### [Exercise objective]
Print the items below exactly as they appear, from the line containing "Above or below" up to and including the line containing "0.44 metres".

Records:
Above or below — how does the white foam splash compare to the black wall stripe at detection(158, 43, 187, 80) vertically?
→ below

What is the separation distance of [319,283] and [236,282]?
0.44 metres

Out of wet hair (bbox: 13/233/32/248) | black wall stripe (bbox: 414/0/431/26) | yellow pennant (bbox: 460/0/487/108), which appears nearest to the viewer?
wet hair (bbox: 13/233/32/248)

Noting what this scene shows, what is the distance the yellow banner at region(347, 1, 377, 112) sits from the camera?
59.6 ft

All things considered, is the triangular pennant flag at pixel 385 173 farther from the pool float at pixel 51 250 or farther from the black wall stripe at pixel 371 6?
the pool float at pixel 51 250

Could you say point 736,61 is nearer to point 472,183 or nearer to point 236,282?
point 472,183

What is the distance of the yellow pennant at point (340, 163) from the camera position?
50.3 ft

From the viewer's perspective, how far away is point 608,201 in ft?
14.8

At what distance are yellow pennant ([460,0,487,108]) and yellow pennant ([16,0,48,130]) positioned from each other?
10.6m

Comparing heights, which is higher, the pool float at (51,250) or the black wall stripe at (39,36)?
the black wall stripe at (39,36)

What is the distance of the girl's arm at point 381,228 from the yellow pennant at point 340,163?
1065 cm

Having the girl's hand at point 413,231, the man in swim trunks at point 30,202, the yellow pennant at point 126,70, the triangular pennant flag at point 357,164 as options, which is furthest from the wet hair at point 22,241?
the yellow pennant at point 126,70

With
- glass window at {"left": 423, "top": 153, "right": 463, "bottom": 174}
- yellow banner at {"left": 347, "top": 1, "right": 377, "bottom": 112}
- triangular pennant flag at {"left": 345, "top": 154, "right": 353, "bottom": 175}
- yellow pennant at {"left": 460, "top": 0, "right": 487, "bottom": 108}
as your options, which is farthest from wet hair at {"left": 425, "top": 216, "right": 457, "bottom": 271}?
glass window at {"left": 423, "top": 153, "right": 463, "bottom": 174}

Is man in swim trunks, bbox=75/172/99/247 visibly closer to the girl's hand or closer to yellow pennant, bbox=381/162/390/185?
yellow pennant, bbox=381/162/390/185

* * *

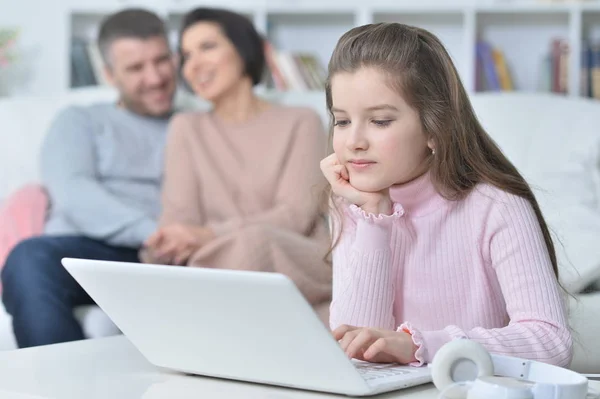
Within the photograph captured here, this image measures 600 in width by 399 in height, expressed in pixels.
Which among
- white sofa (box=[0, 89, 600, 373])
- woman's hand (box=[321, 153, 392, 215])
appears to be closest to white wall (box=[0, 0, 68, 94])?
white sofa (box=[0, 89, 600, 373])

### [Full output]
Above or below — how does the white foam splash compare to the black wall stripe at detection(158, 43, 187, 80) vertically?
→ below

What is the separation distance of [319,283] and [236,282]?
0.44 metres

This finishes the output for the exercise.